* _What you are asked to do_
Retype the whole listing, character for character.
'''
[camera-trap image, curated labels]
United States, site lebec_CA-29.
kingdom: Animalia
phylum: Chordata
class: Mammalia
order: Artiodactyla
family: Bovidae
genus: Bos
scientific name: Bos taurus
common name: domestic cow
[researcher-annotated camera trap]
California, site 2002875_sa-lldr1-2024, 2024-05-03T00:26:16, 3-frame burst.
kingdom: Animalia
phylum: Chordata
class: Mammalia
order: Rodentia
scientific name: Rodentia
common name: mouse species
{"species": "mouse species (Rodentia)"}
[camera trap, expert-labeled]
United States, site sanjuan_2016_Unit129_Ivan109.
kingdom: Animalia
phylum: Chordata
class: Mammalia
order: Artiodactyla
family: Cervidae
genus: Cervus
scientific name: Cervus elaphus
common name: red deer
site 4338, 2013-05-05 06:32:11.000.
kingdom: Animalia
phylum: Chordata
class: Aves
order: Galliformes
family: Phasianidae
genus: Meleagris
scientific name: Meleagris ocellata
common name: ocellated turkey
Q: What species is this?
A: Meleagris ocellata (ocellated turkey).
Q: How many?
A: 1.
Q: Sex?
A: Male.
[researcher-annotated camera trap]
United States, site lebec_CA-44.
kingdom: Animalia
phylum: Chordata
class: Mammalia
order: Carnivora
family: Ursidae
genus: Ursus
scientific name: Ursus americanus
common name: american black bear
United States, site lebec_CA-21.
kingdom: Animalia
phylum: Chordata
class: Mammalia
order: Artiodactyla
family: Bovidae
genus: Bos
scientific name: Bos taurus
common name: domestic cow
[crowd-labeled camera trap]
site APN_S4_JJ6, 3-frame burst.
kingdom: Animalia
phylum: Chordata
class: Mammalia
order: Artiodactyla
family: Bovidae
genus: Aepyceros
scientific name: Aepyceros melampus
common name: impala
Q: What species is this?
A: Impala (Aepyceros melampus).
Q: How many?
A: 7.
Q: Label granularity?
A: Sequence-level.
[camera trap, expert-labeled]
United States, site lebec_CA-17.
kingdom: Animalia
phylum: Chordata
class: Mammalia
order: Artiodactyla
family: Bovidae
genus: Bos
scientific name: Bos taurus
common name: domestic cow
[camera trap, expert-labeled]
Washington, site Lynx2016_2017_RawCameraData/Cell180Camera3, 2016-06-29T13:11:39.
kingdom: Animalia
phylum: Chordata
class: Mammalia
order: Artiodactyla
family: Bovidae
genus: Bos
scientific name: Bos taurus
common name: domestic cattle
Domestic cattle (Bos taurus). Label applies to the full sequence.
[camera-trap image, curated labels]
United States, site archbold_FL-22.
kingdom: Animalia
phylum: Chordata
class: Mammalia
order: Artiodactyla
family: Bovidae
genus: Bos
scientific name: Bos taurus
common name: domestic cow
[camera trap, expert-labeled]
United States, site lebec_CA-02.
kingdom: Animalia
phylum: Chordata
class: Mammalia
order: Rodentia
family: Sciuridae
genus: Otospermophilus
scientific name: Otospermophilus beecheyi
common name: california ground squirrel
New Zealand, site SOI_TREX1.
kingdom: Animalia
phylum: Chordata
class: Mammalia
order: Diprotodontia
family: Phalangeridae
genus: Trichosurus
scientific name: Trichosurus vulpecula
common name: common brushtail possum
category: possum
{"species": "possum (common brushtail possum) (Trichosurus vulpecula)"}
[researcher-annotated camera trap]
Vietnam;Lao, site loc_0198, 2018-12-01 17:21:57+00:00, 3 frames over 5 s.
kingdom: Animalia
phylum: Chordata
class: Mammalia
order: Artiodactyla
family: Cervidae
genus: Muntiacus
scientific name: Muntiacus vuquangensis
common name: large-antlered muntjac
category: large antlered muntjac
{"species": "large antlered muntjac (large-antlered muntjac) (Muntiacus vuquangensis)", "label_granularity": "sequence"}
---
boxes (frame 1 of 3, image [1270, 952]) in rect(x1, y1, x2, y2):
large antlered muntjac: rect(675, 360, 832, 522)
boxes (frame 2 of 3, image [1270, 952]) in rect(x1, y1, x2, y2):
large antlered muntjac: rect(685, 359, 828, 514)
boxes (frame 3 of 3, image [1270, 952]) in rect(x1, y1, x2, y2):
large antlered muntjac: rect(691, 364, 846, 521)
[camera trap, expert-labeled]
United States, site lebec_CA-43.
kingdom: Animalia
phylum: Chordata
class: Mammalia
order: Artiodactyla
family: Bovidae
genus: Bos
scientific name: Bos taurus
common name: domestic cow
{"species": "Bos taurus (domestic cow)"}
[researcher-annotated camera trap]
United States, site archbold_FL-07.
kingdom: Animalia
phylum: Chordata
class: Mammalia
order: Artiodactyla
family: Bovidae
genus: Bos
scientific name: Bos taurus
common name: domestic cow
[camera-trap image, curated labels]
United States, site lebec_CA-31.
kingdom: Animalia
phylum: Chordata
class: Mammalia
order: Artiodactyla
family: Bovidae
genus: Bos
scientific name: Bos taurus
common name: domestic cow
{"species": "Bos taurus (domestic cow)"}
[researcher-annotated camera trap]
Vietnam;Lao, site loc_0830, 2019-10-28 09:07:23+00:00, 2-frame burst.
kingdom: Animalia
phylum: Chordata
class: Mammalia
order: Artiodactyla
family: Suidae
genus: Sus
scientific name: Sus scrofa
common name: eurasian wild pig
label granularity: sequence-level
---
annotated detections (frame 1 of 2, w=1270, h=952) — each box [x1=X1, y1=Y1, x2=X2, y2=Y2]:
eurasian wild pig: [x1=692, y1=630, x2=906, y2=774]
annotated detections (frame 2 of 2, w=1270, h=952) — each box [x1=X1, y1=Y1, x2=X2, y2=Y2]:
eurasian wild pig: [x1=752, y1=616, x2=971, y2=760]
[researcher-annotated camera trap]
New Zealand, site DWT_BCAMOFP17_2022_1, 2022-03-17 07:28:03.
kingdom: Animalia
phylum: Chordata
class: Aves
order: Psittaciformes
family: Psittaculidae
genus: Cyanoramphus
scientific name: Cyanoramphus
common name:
'''
* _Problem solution_
[camera-trap image, curated labels]
United States, site lebec_CA-29.
kingdom: Animalia
phylum: Chordata
class: Mammalia
order: Artiodactyla
family: Bovidae
genus: Bos
scientific name: Bos taurus
common name: domestic cow
[researcher-annotated camera trap]
California, site 2002875_sa-lldr1-2024, 2024-05-03T00:26:16, 3-frame burst.
kingdom: Animalia
phylum: Chordata
class: Mammalia
order: Rodentia
scientific name: Rodentia
common name: mouse species
{"species": "mouse species (Rodentia)"}
[camera trap, expert-labeled]
United States, site sanjuan_2016_Unit129_Ivan109.
kingdom: Animalia
phylum: Chordata
class: Mammalia
order: Artiodactyla
family: Cervidae
genus: Cervus
scientific name: Cervus elaphus
common name: red deer
site 4338, 2013-05-05 06:32:11.000.
kingdom: Animalia
phylum: Chordata
class: Aves
order: Galliformes
family: Phasianidae
genus: Meleagris
scientific name: Meleagris ocellata
common name: ocellated turkey
Q: What species is this?
A: Meleagris ocellata (ocellated turkey).
Q: How many?
A: 1.
Q: Sex?
A: Male.
[researcher-annotated camera trap]
United States, site lebec_CA-44.
kingdom: Animalia
phylum: Chordata
class: Mammalia
order: Carnivora
family: Ursidae
genus: Ursus
scientific name: Ursus americanus
common name: american black bear
United States, site lebec_CA-21.
kingdom: Animalia
phylum: Chordata
class: Mammalia
order: Artiodactyla
family: Bovidae
genus: Bos
scientific name: Bos taurus
common name: domestic cow
[crowd-labeled camera trap]
site APN_S4_JJ6, 3-frame burst.
kingdom: Animalia
phylum: Chordata
class: Mammalia
order: Artiodactyla
family: Bovidae
genus: Aepyceros
scientific name: Aepyceros melampus
common name: impala
Q: What species is this?
A: Impala (Aepyceros melampus).
Q: How many?
A: 7.
Q: Label granularity?
A: Sequence-level.
[camera trap, expert-labeled]
United States, site lebec_CA-17.
kingdom: Animalia
phylum: Chordata
class: Mammalia
order: Artiodactyla
family: Bovidae
genus: Bos
scientific name: Bos taurus
common name: domestic cow
[camera trap, expert-labeled]
Washington, site Lynx2016_2017_RawCameraData/Cell180Camera3, 2016-06-29T13:11:39.
kingdom: Animalia
phylum: Chordata
class: Mammalia
order: Artiodactyla
family: Bovidae
genus: Bos
scientific name: Bos taurus
common name: domestic cattle
Domestic cattle (Bos taurus). Label applies to the full sequence.
[camera-trap image, curated labels]
United States, site archbold_FL-22.
kingdom: Animalia
phylum: Chordata
class: Mammalia
order: Artiodactyla
family: Bovidae
genus: Bos
scientific name: Bos taurus
common name: domestic cow
[camera trap, expert-labeled]
United States, site lebec_CA-02.
kingdom: Animalia
phylum: Chordata
class: Mammalia
order: Rodentia
family: Sciuridae
genus: Otospermophilus
scientific name: Otospermophilus beecheyi
common name: california ground squirrel
New Zealand, site SOI_TREX1.
kingdom: Animalia
phylum: Chordata
class: Mammalia
order: Diprotodontia
family: Phalangeridae
genus: Trichosurus
scientific name: Trichosurus vulpecula
common name: common brushtail possum
category: possum
{"species": "possum (common brushtail possum) (Trichosurus vulpecula)"}
[researcher-annotated camera trap]
Vietnam;Lao, site loc_0198, 2018-12-01 17:21:57+00:00, 3 frames over 5 s.
kingdom: Animalia
phylum: Chordata
class: Mammalia
order: Artiodactyla
family: Cervidae
genus: Muntiacus
scientific name: Muntiacus vuquangensis
common name: large-antlered muntjac
category: large antlered muntjac
{"species": "large antlered muntjac (large-antlered muntjac) (Muntiacus vuquangensis)", "label_granularity": "sequence"}
---
boxes (frame 1 of 3, image [1270, 952]) in rect(x1, y1, x2, y2):
large antlered muntjac: rect(675, 360, 832, 522)
boxes (frame 2 of 3, image [1270, 952]) in rect(x1, y1, x2, y2):
large antlered muntjac: rect(685, 359, 828, 514)
boxes (frame 3 of 3, image [1270, 952]) in rect(x1, y1, x2, y2):
large antlered muntjac: rect(691, 364, 846, 521)
[camera trap, expert-labeled]
United States, site lebec_CA-43.
kingdom: Animalia
phylum: Chordata
class: Mammalia
order: Artiodactyla
family: Bovidae
genus: Bos
scientific name: Bos taurus
common name: domestic cow
{"species": "Bos taurus (domestic cow)"}
[researcher-annotated camera trap]
United States, site archbold_FL-07.
kingdom: Animalia
phylum: Chordata
class: Mammalia
order: Artiodactyla
family: Bovidae
genus: Bos
scientific name: Bos taurus
common name: domestic cow
[camera-trap image, curated labels]
United States, site lebec_CA-31.
kingdom: Animalia
phylum: Chordata
class: Mammalia
order: Artiodactyla
family: Bovidae
genus: Bos
scientific name: Bos taurus
common name: domestic cow
{"species": "Bos taurus (domestic cow)"}
[researcher-annotated camera trap]
Vietnam;Lao, site loc_0830, 2019-10-28 09:07:23+00:00, 2-frame burst.
kingdom: Animalia
phylum: Chordata
class: Mammalia
order: Artiodactyla
family: Suidae
genus: Sus
scientific name: Sus scrofa
common name: eurasian wild pig
label granularity: sequence-level
---
annotated detections (frame 1 of 2, w=1270, h=952) — each box [x1=X1, y1=Y1, x2=X2, y2=Y2]:
eurasian wild pig: [x1=692, y1=630, x2=906, y2=774]
annotated detections (frame 2 of 2, w=1270, h=952) — each box [x1=X1, y1=Y1, x2=X2, y2=Y2]:
eurasian wild pig: [x1=752, y1=616, x2=971, y2=760]
[researcher-annotated camera trap]
New Zealand, site DWT_BCAMOFP17_2022_1, 2022-03-17 07:28:03.
kingdom: Animalia
phylum: Chordata
class: Aves
order: Psittaciformes
family: Psittaculidae
genus: Cyanoramphus
scientific name: Cyanoramphus
common name:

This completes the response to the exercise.